How can a hybrid fund offer a more modern approach to property investing?
A hybrid fund gives you direct access. The fund wrapper itself owns listed property – largely in the form of REITs – but it also owns direct property within the fund. So it gives you all the best components of property, in our view, but it also mitigates some of the challenges. You know, in the past property has been seen as, and is, an illiquid asset class – depending on how you own it.
So, to take the hybrid fund that we run, a large proportion of it is REITs, which are very liquid, are traded on stock exchanges and give you access to strong growth platforms and different diversified sectors. So this really gives you a real exposure to long-term property trends.
But to balance that, you also have a proportion in direct property. This tends to be almost perfectly uncorrelated to other asset classes and is very low-volatility – but also you get a direct rental income stream and you can really see the underlying trends directly at the coalface and what is happening with property more widely.
In which property sectors do you currently see the most compelling opportunities?

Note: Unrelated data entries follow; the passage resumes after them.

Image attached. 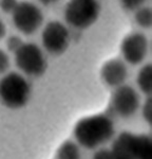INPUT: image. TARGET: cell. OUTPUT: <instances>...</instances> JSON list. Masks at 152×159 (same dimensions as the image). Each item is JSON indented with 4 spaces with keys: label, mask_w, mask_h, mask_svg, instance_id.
<instances>
[{
    "label": "cell",
    "mask_w": 152,
    "mask_h": 159,
    "mask_svg": "<svg viewBox=\"0 0 152 159\" xmlns=\"http://www.w3.org/2000/svg\"><path fill=\"white\" fill-rule=\"evenodd\" d=\"M17 4V0H0V9L4 13H12Z\"/></svg>",
    "instance_id": "d6986e66"
},
{
    "label": "cell",
    "mask_w": 152,
    "mask_h": 159,
    "mask_svg": "<svg viewBox=\"0 0 152 159\" xmlns=\"http://www.w3.org/2000/svg\"><path fill=\"white\" fill-rule=\"evenodd\" d=\"M42 45L48 52L60 54L67 50L70 34L67 27L59 21H50L42 31Z\"/></svg>",
    "instance_id": "52a82bcc"
},
{
    "label": "cell",
    "mask_w": 152,
    "mask_h": 159,
    "mask_svg": "<svg viewBox=\"0 0 152 159\" xmlns=\"http://www.w3.org/2000/svg\"><path fill=\"white\" fill-rule=\"evenodd\" d=\"M31 86L23 75L17 72L6 73L0 79V101L11 109H19L27 103Z\"/></svg>",
    "instance_id": "7a4b0ae2"
},
{
    "label": "cell",
    "mask_w": 152,
    "mask_h": 159,
    "mask_svg": "<svg viewBox=\"0 0 152 159\" xmlns=\"http://www.w3.org/2000/svg\"><path fill=\"white\" fill-rule=\"evenodd\" d=\"M39 1L41 2L42 4H45V6H48V4L54 3V2L57 1V0H39Z\"/></svg>",
    "instance_id": "7402d4cb"
},
{
    "label": "cell",
    "mask_w": 152,
    "mask_h": 159,
    "mask_svg": "<svg viewBox=\"0 0 152 159\" xmlns=\"http://www.w3.org/2000/svg\"><path fill=\"white\" fill-rule=\"evenodd\" d=\"M135 20L143 28H150L152 24V12L149 7H139L135 13Z\"/></svg>",
    "instance_id": "5bb4252c"
},
{
    "label": "cell",
    "mask_w": 152,
    "mask_h": 159,
    "mask_svg": "<svg viewBox=\"0 0 152 159\" xmlns=\"http://www.w3.org/2000/svg\"><path fill=\"white\" fill-rule=\"evenodd\" d=\"M141 106L138 92L130 85L118 86L111 97V107L116 115L121 118H130Z\"/></svg>",
    "instance_id": "8992f818"
},
{
    "label": "cell",
    "mask_w": 152,
    "mask_h": 159,
    "mask_svg": "<svg viewBox=\"0 0 152 159\" xmlns=\"http://www.w3.org/2000/svg\"><path fill=\"white\" fill-rule=\"evenodd\" d=\"M114 122L109 115L97 114L85 117L75 124L73 136L79 147L96 150L113 137Z\"/></svg>",
    "instance_id": "6da1fadb"
},
{
    "label": "cell",
    "mask_w": 152,
    "mask_h": 159,
    "mask_svg": "<svg viewBox=\"0 0 152 159\" xmlns=\"http://www.w3.org/2000/svg\"><path fill=\"white\" fill-rule=\"evenodd\" d=\"M12 18L17 30L25 35H31L40 28L44 21V15L34 3L21 1L12 12Z\"/></svg>",
    "instance_id": "5b68a950"
},
{
    "label": "cell",
    "mask_w": 152,
    "mask_h": 159,
    "mask_svg": "<svg viewBox=\"0 0 152 159\" xmlns=\"http://www.w3.org/2000/svg\"><path fill=\"white\" fill-rule=\"evenodd\" d=\"M79 145L75 141L67 140L59 145L56 151V159H80Z\"/></svg>",
    "instance_id": "7c38bea8"
},
{
    "label": "cell",
    "mask_w": 152,
    "mask_h": 159,
    "mask_svg": "<svg viewBox=\"0 0 152 159\" xmlns=\"http://www.w3.org/2000/svg\"><path fill=\"white\" fill-rule=\"evenodd\" d=\"M124 60L130 65H138L145 60L148 52V39L143 33H130L120 45Z\"/></svg>",
    "instance_id": "ba28073f"
},
{
    "label": "cell",
    "mask_w": 152,
    "mask_h": 159,
    "mask_svg": "<svg viewBox=\"0 0 152 159\" xmlns=\"http://www.w3.org/2000/svg\"><path fill=\"white\" fill-rule=\"evenodd\" d=\"M135 159H152V140L149 136L137 135Z\"/></svg>",
    "instance_id": "4fadbf2b"
},
{
    "label": "cell",
    "mask_w": 152,
    "mask_h": 159,
    "mask_svg": "<svg viewBox=\"0 0 152 159\" xmlns=\"http://www.w3.org/2000/svg\"><path fill=\"white\" fill-rule=\"evenodd\" d=\"M135 147L136 134L123 132L113 141L111 151L116 159H135Z\"/></svg>",
    "instance_id": "30bf717a"
},
{
    "label": "cell",
    "mask_w": 152,
    "mask_h": 159,
    "mask_svg": "<svg viewBox=\"0 0 152 159\" xmlns=\"http://www.w3.org/2000/svg\"><path fill=\"white\" fill-rule=\"evenodd\" d=\"M141 116L147 124H152V101L150 97H147L146 101L141 106Z\"/></svg>",
    "instance_id": "9a60e30c"
},
{
    "label": "cell",
    "mask_w": 152,
    "mask_h": 159,
    "mask_svg": "<svg viewBox=\"0 0 152 159\" xmlns=\"http://www.w3.org/2000/svg\"><path fill=\"white\" fill-rule=\"evenodd\" d=\"M10 67V58L3 50L0 49V75L6 74Z\"/></svg>",
    "instance_id": "e0dca14e"
},
{
    "label": "cell",
    "mask_w": 152,
    "mask_h": 159,
    "mask_svg": "<svg viewBox=\"0 0 152 159\" xmlns=\"http://www.w3.org/2000/svg\"><path fill=\"white\" fill-rule=\"evenodd\" d=\"M6 25L0 20V39L4 37L6 35Z\"/></svg>",
    "instance_id": "44dd1931"
},
{
    "label": "cell",
    "mask_w": 152,
    "mask_h": 159,
    "mask_svg": "<svg viewBox=\"0 0 152 159\" xmlns=\"http://www.w3.org/2000/svg\"><path fill=\"white\" fill-rule=\"evenodd\" d=\"M120 2L126 10L133 11V10L139 9L141 4L145 2V0H120Z\"/></svg>",
    "instance_id": "ffe728a7"
},
{
    "label": "cell",
    "mask_w": 152,
    "mask_h": 159,
    "mask_svg": "<svg viewBox=\"0 0 152 159\" xmlns=\"http://www.w3.org/2000/svg\"><path fill=\"white\" fill-rule=\"evenodd\" d=\"M23 43L22 39L18 36H10L6 40V47L7 50L11 51V52H16L17 50L21 47V45Z\"/></svg>",
    "instance_id": "2e32d148"
},
{
    "label": "cell",
    "mask_w": 152,
    "mask_h": 159,
    "mask_svg": "<svg viewBox=\"0 0 152 159\" xmlns=\"http://www.w3.org/2000/svg\"><path fill=\"white\" fill-rule=\"evenodd\" d=\"M99 11L97 0H70L65 7V19L76 29H86L96 21Z\"/></svg>",
    "instance_id": "3957f363"
},
{
    "label": "cell",
    "mask_w": 152,
    "mask_h": 159,
    "mask_svg": "<svg viewBox=\"0 0 152 159\" xmlns=\"http://www.w3.org/2000/svg\"><path fill=\"white\" fill-rule=\"evenodd\" d=\"M100 76L106 85L116 88L125 84L128 78V69L123 61L112 58L103 64L100 70Z\"/></svg>",
    "instance_id": "9c48e42d"
},
{
    "label": "cell",
    "mask_w": 152,
    "mask_h": 159,
    "mask_svg": "<svg viewBox=\"0 0 152 159\" xmlns=\"http://www.w3.org/2000/svg\"><path fill=\"white\" fill-rule=\"evenodd\" d=\"M15 64L21 72L30 76L42 75L47 68V61L41 49L33 43H23L14 52Z\"/></svg>",
    "instance_id": "277c9868"
},
{
    "label": "cell",
    "mask_w": 152,
    "mask_h": 159,
    "mask_svg": "<svg viewBox=\"0 0 152 159\" xmlns=\"http://www.w3.org/2000/svg\"><path fill=\"white\" fill-rule=\"evenodd\" d=\"M136 84L138 89L144 94L150 97L152 91V67L150 64H147L139 69L136 78Z\"/></svg>",
    "instance_id": "8fae6325"
},
{
    "label": "cell",
    "mask_w": 152,
    "mask_h": 159,
    "mask_svg": "<svg viewBox=\"0 0 152 159\" xmlns=\"http://www.w3.org/2000/svg\"><path fill=\"white\" fill-rule=\"evenodd\" d=\"M93 159H116V157L111 148H100L95 152Z\"/></svg>",
    "instance_id": "ac0fdd59"
}]
</instances>
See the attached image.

The usual answer is data-centres but I am going to steer clear of those and pick out two others. I mean, healthcare is another obvious one – you know, we have ageing populations and governments struggling with the burden of high public debt. And so, with that, modern care homes are in great demand with, you know, an ageing and sicker population.
Also, looking more positively, Western governments and the NHS are looking more at preventative healthcare – that is a lot cheaper than treating people in hospitals. So there is a huge investment opportunity for local healthcare and GP surgeries.
Elsewhere – and maybe slightly more nuanced – offices. You look at London office space – brand new – and there is not enough of it. And everybody wants that – you don’t want secondary offices; you don’t want old obsolete ones – but, in terms of brand new, there is just not enough of it. So we think there are some very attractive returns to come out of this area.
Why should investors go for active over passive management when it comes to property?
Property is quite often alluded to as a homogeneous asset class but, if you look at the underlying subsectors, they can move very differently. As an example, we have had a very recent change in how we shop in the UK, in particular – people moving from going into shopping centres to buying a lot of their stuff online – and so we have seen a huge transfer of value over the last decade from shopping centres into logistics.
So if you are passive, you are effectively forced to own wherever the stock exchange is at that point. But, in terms of active, you can really allocate to the sector winners and be on the right side of structural change.